I heard through a friend in the snow removal business that since snow removal and retaining walls are liabilites? there is no income tax associate with them? I dont belive this but hopefully its true!


----------



## Mick (May 19, 2001)

Go with your first instinct.

That reasoning for not being taxable doesn't even make sense. It's income; it's taxable.


----------



## theplowmeister (Nov 14, 2006)

retaining walls ????


----------



## GFX (Sep 6, 2005)

I think he meant sales tax. Snow plowing and retaining walls in Wisconsin are not taxable sales. The income you make off them is taxable.


----------



## AbsoluteH&L (Jan 5, 2006)

I wish it were true!! As said, probobly meant sales tax. Just put the quarterlys in the mail box today.


----------



## grandview (Oct 9, 2005)

Same here 8.75% sales tax.payup


----------



## UglyTruck (Feb 8, 2007)

My tax guy has told me for several years running that "Service only" is not subject to sales tax but if I sell so much as one nut, washer, grain of salt, etc.... then the whole thing is taxable for parts & labor..

so my invoices are 1/2 & 1/2. those that get Icemelt are taxed and those that are "Service only" are untaxed....this may be an Iowa only thing though.....

as far as the construction trades go...new construction is not taxable whereas remodel or repair is taxable....


----------



## CK82 (Sep 17, 2005)

Ok got it so snow removal and retaining walls have income tax. Snow removal is sales tax free, salting (product) has to have sales tax paid either at the point of sale or by the customer in the end. So is the salting service itself have sales tax or just the re-sale of the product?


----------



## UglyTruck (Feb 8, 2007)

I am by no means a tax guy so PLEASE run this question by your tax guy...
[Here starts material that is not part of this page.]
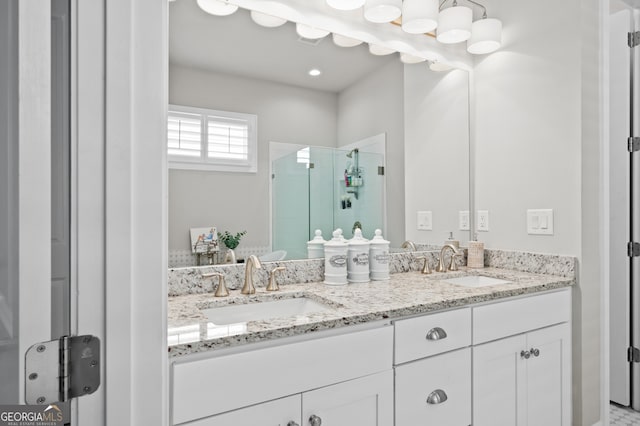 bathroom with a sink, double vanity, and a stall shower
The way that I do my billing if I was there and am billing them for labor only:

plow &/or snowblow with no Icemelt then it is billed as "Service only" and not taxed

now, if I do the same lot & spread Icemelt on the sidewalk, I then have to bill for Icemelt....billed as materials. 

once I add this to the invoice I then am required to charge sales tax not only on the price of the Icemelt, but also on all the labor. associated with that same job...

does that clear it up for you or is it clear as mud???? 

can anyone else articulate this better than I have??? I think that all I have done is confuse the issue

"PANIC, MURDER, & PANDEMONIUM...MY WORK HERE IS DONE"


----------



## Mick (May 19, 2001)

Laws pertaining to sales tax are set by the State. There are wide differences and even comparing one state to another is meaningless.


----------



## GFX (Sep 6, 2005)

CK82;385345 said:


> Ok got it so snow removal and retaining walls have income tax. Snow removal is sales tax free, salting (product) has to have sales tax paid either at the point of sale or by the customer in the end. So is the salting service itself have sales tax or just the re-sale of the product?


See if this helps answer any of your questions. http://www.dor.state.wi.us/pubs/pb210.pdf


----------



## The mayor (Oct 31, 2005)

There is NO tax for snow removal in the state of wisconsin. Trust me I did alot of refunds for taxing my customers.


----------